## Exercise details:
Write out each of the records below as an item in a numbered list, skipping any blank lines. Leave the pictures out of your answer.

(Dataset records)
------------------------------------------------

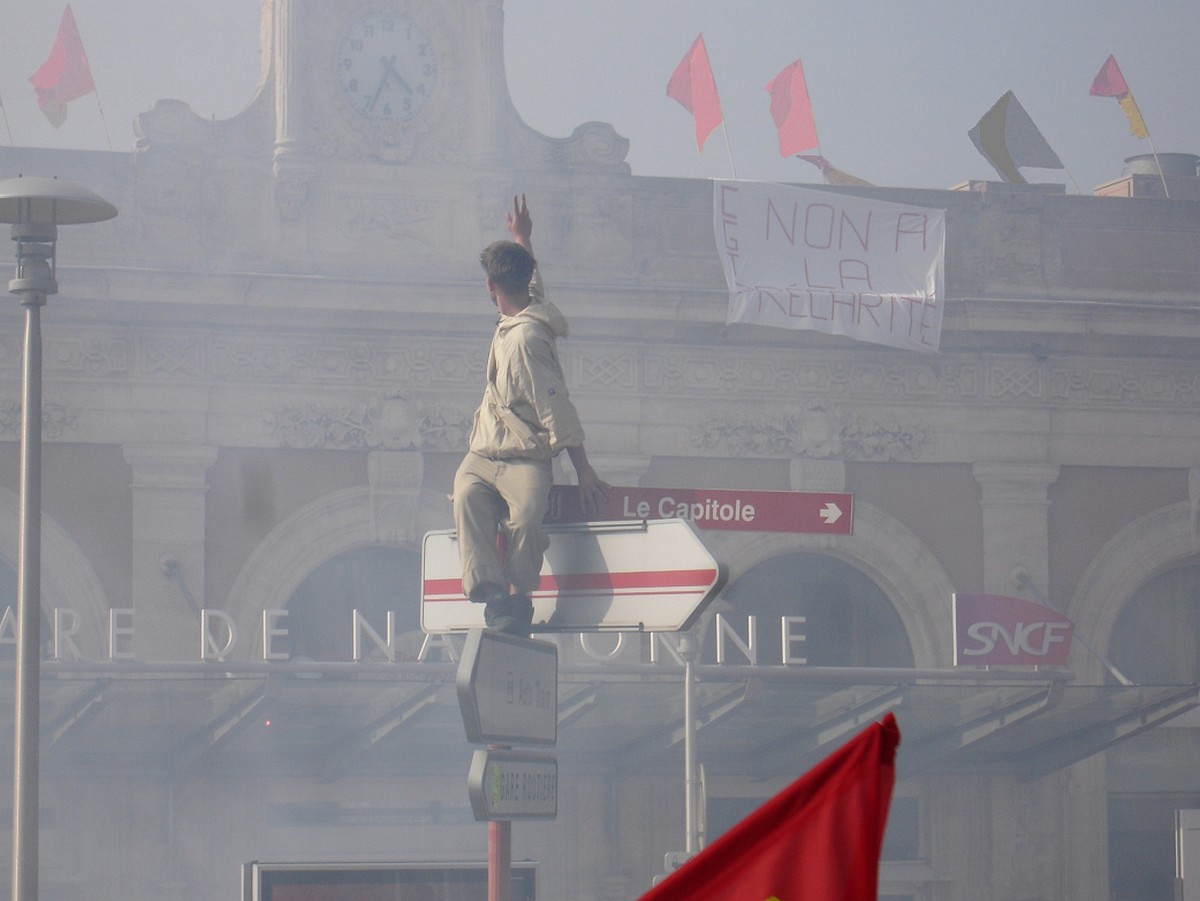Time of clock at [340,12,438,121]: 4:33
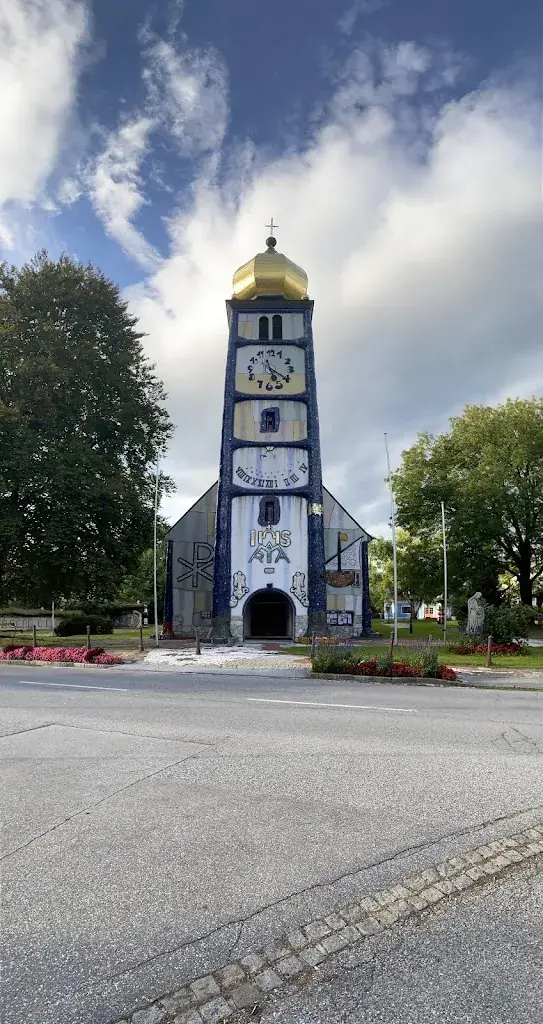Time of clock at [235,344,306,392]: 5:21
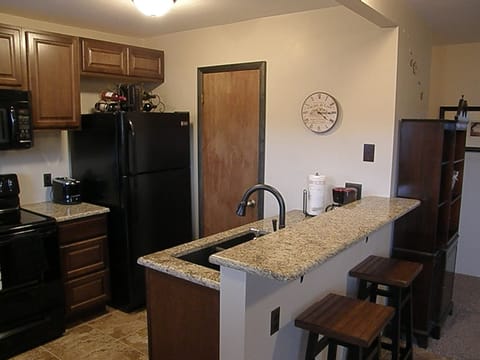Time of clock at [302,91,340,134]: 4:14
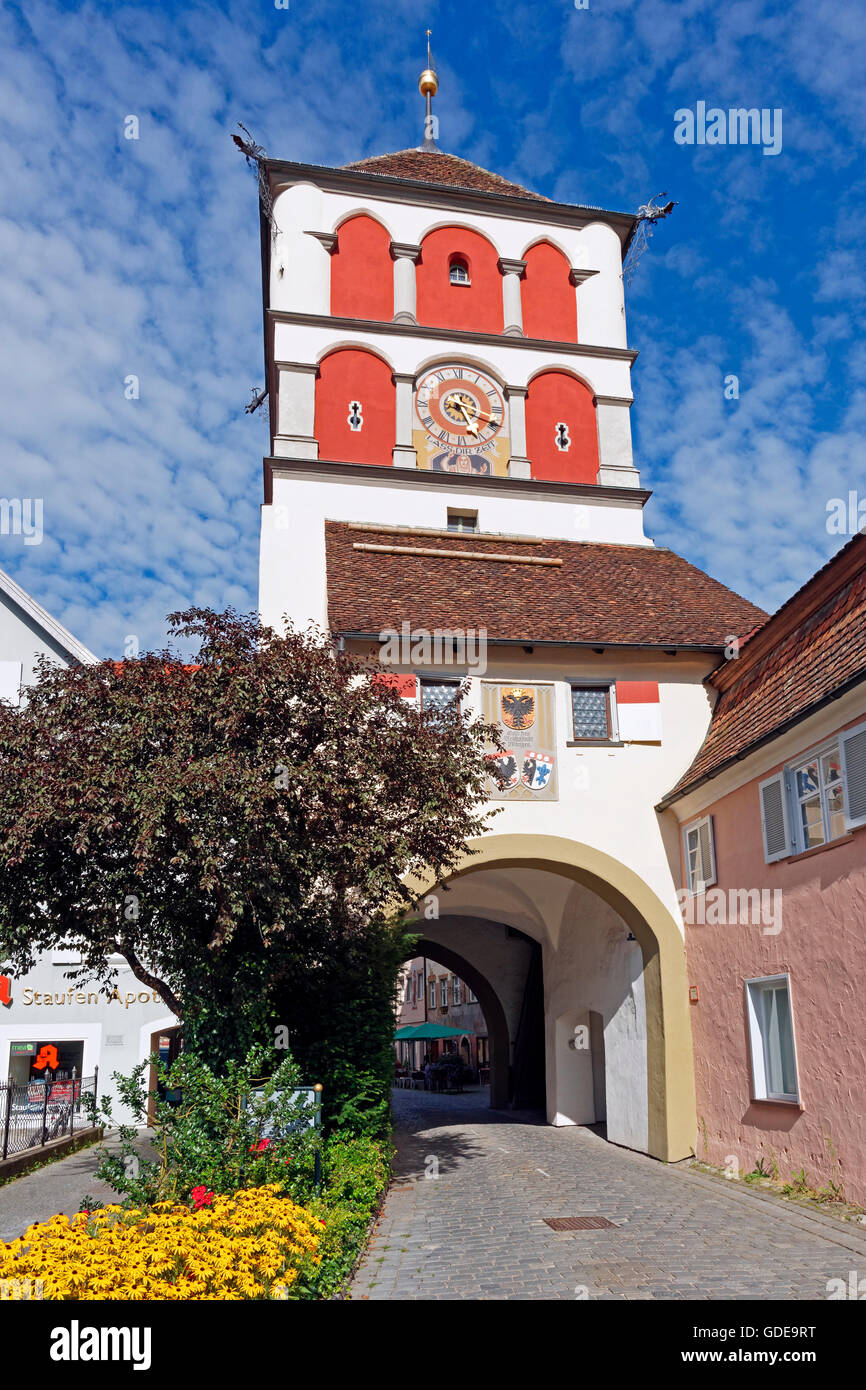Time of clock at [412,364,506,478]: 5:18
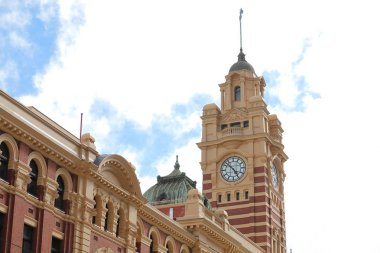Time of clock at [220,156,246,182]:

------------------------------------------------

## Task response:
1. Time of clock at [340,12,438,121]: 4:33
2. Time of clock at [235,344,306,392]: 5:21
3. Time of clock at [302,91,340,134]: 4:14
4. Time of clock at [412,364,506,478]: 5:18
5. Time of clock at [220,156,246,182]:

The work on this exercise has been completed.